Tian and his colleagues calculated that more than four billion years ago when the Sun was radiating lots of soft X-rays and hard ultraviolet light, the Martian atmosphere contained about 2 percent oxygen by volume due to solar radiation impinging its atmosphere.2 Likewise, planets orbiting low mass stars at distances where surface liquid water would be possible will contain a few percent oxygen by volume in their atmospheres for many billions of years, even if no life at all exists on them.

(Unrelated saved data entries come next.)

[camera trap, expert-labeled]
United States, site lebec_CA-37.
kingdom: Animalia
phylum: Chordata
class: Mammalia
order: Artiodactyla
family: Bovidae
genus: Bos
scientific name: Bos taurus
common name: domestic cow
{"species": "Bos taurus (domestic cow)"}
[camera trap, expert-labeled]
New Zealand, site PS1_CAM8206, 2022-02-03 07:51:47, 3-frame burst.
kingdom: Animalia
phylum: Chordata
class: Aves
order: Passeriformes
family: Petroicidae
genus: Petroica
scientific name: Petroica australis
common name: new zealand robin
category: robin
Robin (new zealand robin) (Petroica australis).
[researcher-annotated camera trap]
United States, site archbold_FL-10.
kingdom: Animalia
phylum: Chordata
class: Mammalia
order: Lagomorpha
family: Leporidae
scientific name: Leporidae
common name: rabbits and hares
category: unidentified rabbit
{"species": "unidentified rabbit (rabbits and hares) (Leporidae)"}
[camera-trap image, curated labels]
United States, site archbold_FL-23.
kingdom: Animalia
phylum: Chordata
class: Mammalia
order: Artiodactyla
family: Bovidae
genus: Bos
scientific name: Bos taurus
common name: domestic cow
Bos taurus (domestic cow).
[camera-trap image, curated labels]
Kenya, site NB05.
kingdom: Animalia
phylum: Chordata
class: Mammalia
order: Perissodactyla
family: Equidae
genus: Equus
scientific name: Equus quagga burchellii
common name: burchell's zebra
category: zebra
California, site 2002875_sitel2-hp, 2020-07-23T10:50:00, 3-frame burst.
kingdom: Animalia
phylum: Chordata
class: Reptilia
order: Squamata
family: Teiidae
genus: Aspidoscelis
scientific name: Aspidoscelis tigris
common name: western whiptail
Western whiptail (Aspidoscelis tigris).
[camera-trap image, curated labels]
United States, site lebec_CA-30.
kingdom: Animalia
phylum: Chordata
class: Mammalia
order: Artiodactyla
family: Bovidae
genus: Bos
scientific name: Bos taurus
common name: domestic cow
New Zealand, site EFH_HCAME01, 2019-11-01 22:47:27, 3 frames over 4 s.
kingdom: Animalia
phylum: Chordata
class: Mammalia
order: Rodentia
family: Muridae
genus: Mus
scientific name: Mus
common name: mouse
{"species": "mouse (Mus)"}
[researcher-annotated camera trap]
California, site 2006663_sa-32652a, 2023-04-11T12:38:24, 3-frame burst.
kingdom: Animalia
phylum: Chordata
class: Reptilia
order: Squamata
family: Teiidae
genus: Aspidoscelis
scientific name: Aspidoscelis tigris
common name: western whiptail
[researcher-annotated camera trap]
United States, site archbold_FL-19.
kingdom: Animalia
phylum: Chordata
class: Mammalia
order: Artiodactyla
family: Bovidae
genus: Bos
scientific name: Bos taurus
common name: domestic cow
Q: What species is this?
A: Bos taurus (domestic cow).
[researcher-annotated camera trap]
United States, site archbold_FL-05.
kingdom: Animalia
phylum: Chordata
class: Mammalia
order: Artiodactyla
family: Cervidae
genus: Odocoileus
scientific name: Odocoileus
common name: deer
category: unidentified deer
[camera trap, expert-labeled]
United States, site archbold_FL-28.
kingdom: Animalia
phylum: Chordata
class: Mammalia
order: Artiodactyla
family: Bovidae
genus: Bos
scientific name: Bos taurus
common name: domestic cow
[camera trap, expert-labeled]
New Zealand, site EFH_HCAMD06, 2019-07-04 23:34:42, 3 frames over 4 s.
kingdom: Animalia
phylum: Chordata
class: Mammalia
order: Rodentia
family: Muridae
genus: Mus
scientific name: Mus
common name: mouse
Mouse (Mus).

These research results mean that no longer can the detection of free oxygen in the atmosphere of a planet be considered an unambiguous signature for the existence of life. Hopefully, Tian's achievement will become disseminated widely enough to temper premature announcements of the discovery of extraterrestrial life and, thus, the implication of evolutionism's triumph.
1. Feng Tian, "Thermal Escape from Super Earth Atmospheres in the Habitable Zones of M Stars," Astrophysical Journal 703 (September 20, 2009): 905-9.
2. Feng Tian, James F. Kasting, and Stanley C. Solomon, "Thermal Escape of Carbon from the Early Martian Atmosphere," Geophysical Research Letters 26 (January 2009): citeID L02205.